HEPI Director, Nick Hillman, recalls the contribution to higher education policy made by Shirley Williams, whose death was reported yesterday.

The Rt Hon. the Baroness Williams of Crosby, more commonly known as Shirley Williams, has sadly died after a long and full life. She was perhaps best known for her role as a Labour Secretary of State for Education and Science in the 1970s, as one of the Gang of Four that established the Social Democratic Party in the 1980s and, later on, as an active Liberal Democrat peer.

She left her mark on higher education. As a young student, she had been the first woman to chair the Oxford University Labour Club. Later in life, she was a professor at Harvard’s Kennedy School of Government. In between, and early on in her parliamentary career, she spent over two years as the Minister of State for Education and Science (1967-69).

At the time, five years on from the Robbins report, there was a debate over how to reduce the public cost of higher education. So Shirley Williams produced a list of 13 points, designed to help deliver savings while maintaining quality.

▶ [Task set]
**1.** In the tribute to Shirley Williams, rewrite the passage that begins at the words "HEPI Director, Nick" and ends after "Liberal Democrat peer.", replacing "Social Democratic Party" with "SDP".
**2.** Decide whether each statement agrees with the tribute to Shirley Williams, answering yes or no and quoting the words of the tribute that decide it: (a) She was the first woman to chair the Oxford University Labour Club. (b) She served as Minister of State for Education and Science for less than a year. (c) The list she produced had 13 points.
**3.** Extend the tribute to Shirley Williams beyond its final sentence.

▶ [Information supplied]
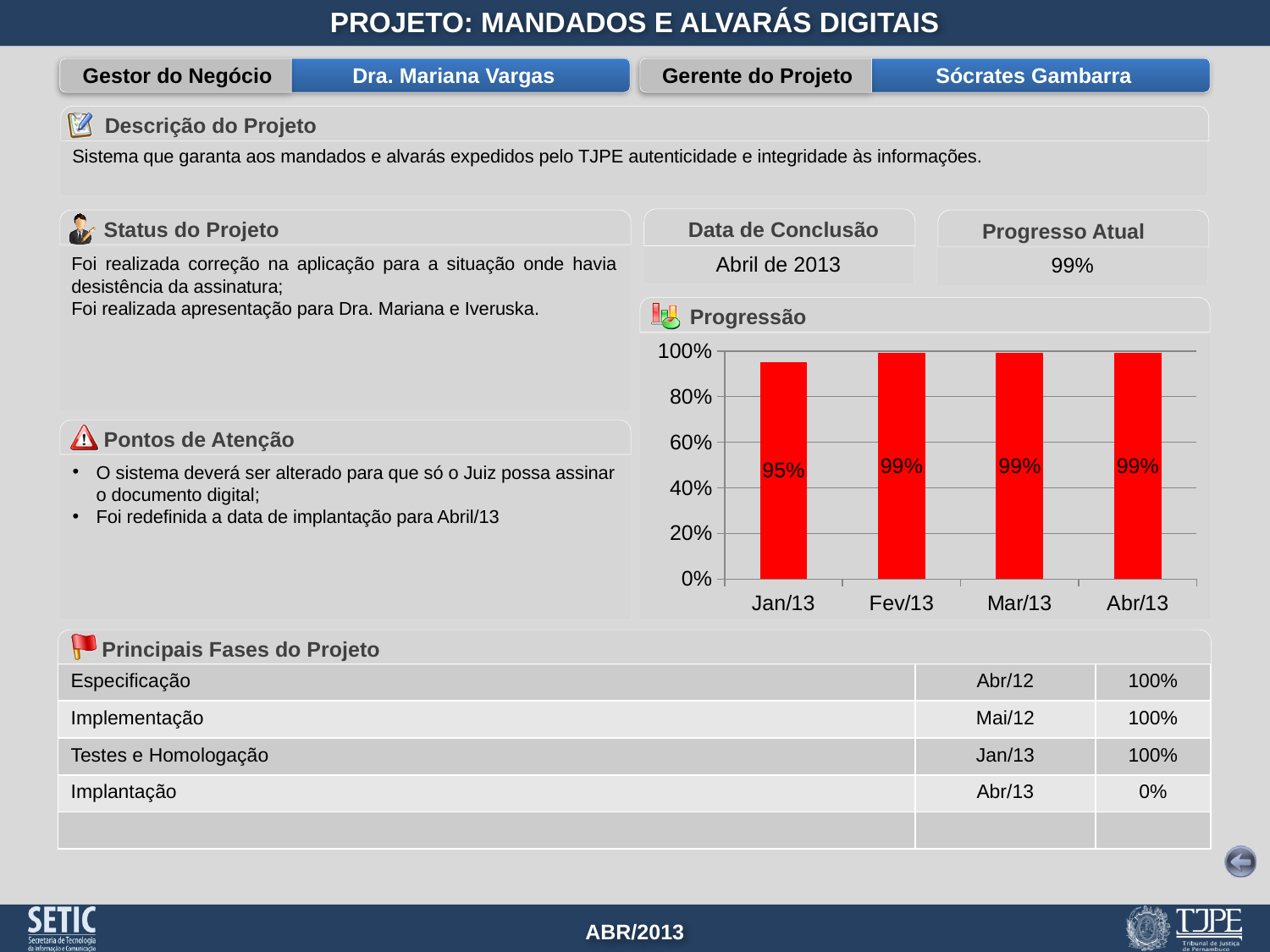
What kind of chart is the Progressão chart? bar chart What is the value for Jan/13 in the Progressão chart? 95% How many months are shown on the x axis of the Progressão chart? 4 What colour are the bars in the Progressão chart? red Which month has the lowest value in the Progressão chart? Jan/13 What is the title of the chart on the slide? Progressão What is the value for Fev/13 in the Progressão chart? 99% Is the value for Jan/13 in the Progressão chart greater or less than 80%? greater Which is larger in the Progressão chart, the value for Jan/13 or the value for Mar/13? Mar/13 Do the values in the Progressão chart rise or fall from Jan/13 to Fev/13? rise What is the difference between the values for Fev/13 and Jan/13 in the Progressão chart? 4% What is the value for Abr/13 in the Progressão chart? 99%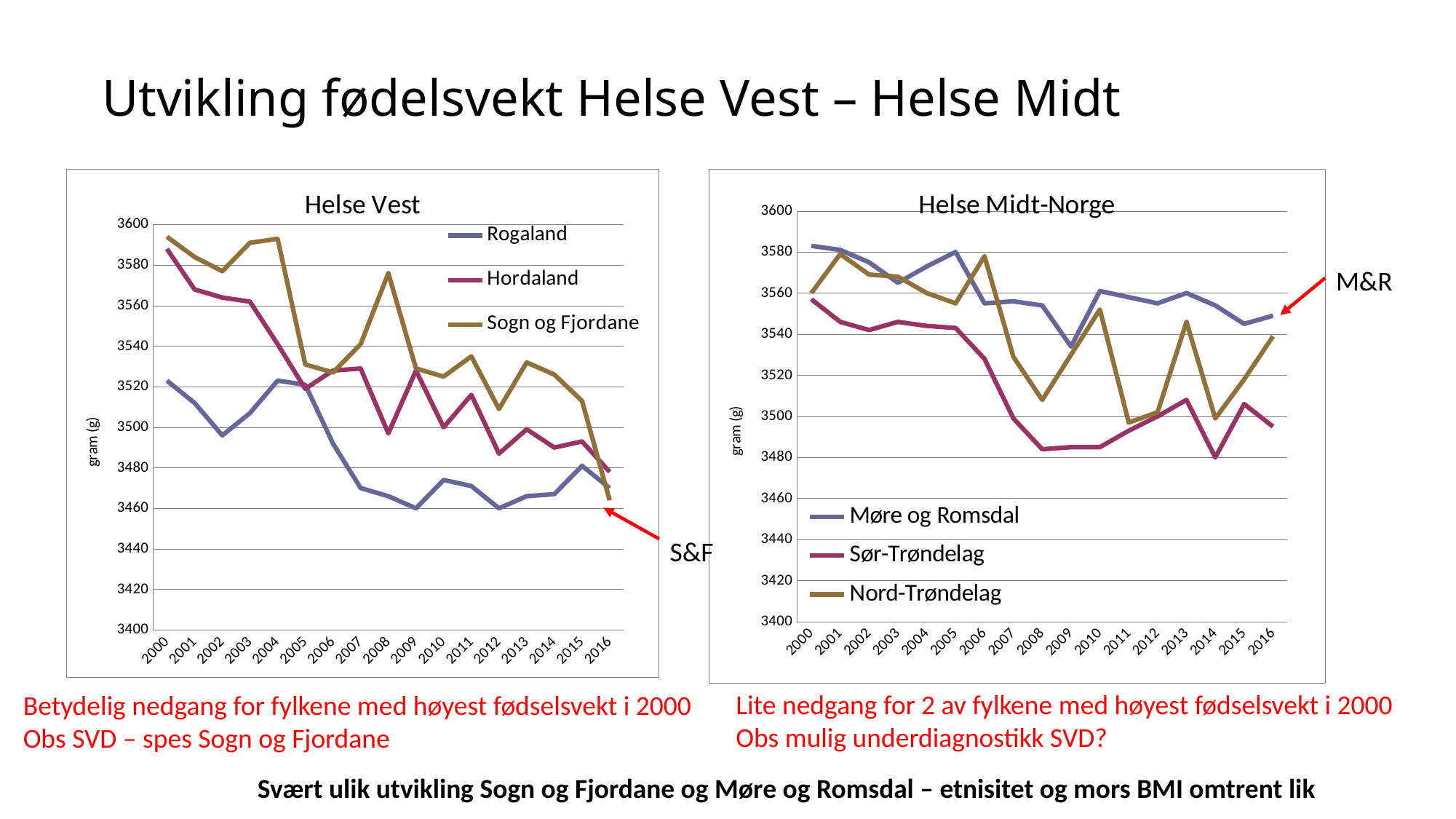
In the Helse Vest chart, which series has the lowest value in 2000? Rogaland In the Helse Vest chart, is the value for Rogaland in 2009 greater or less than 3480? less What type of chart is the Helse Vest chart? line chart What is the y-axis label of the Helse Vest chart? gram (g) In the Helse Midt-Norge chart, which is larger in 2000: Møre og Romsdal or Sør-Trøndelag? Møre og Romsdal In the Helse Midt-Norge chart, is the value for Møre og Romsdal in 2005 greater or less than 3560? greater In the Helse Midt-Norge chart, which series has the lowest value in 2016? Sør-Trøndelag How many series does the legend of the Helse Midt-Norge chart list? 3 In the Helse Vest chart, does the Sogn og Fjordane series overall rise or fall from 2000 to 2016? fall In the Helse Vest chart, is the value for Sogn og Fjordane in 2008 greater or less than 3560? greater How many years are shown on the x axis of the Helse Vest chart? 17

▶ [Answers for the exercise]
**1.**
HEPI Director, Nick Hillman, recalls the contribution to higher education policy made by Shirley Williams, whose death was reported yesterday.

The Rt Hon. the Baroness Williams of Crosby, more commonly known as Shirley Williams, has sadly died after a long and full life. She was perhaps best known for her role as a Labour Secretary of State for Education and Science in the 1970s, as one of the Gang of Four that established the SDP in the 1980s and, later on, as an active Liberal Democrat peer.

**2.**
(a) Yes: "she had been the first woman to chair the Oxford University Labour Club"
(b) No: "she spent over two years as the Minister of State for Education and Science (1967-69)"
(c) Yes: "Shirley Williams produced a list of 13 points"

**3.**
The version of the list presented to the Committee of Vice-Chancellors and Principals (CVCP) floated:

  1. a reduction or removal of student grant-aid, coupled with a system of loans;
  2. a similar policy at the postgraduate level only;
  3. a more restrictive policy as regards the admission of overseas students;
  4. the requirement that grant-aided students should enter specified kinds of employment for a period after graduation, which might have the effect of reducing applications;
  5. the greater use of part-time and correspondence courses as alternatives to full-time courses;
  6. the possibility that the most able should have the opportunity to complete a degree course in two years;
  7. the possibility of some students not proceeding to the customary three-year course, but to a different course lasting only two years and leading to a different qualification;
  8. the possible insertion of a period between school and university, which would give school-leavers a better opportunity to formulate their views as to whether or not they wished to proceed to some form of higher education;
  9. the more intensive use of buildings and equipment, including the possibility of reorganisation of the academic year;
  10. more sharing of facilities between adjacent institutions;
  11. more home-based students;
  12. the development of student housing associations, and other forms of loan-financed provision for student residence;
  13. some further increase in student/staff ratios.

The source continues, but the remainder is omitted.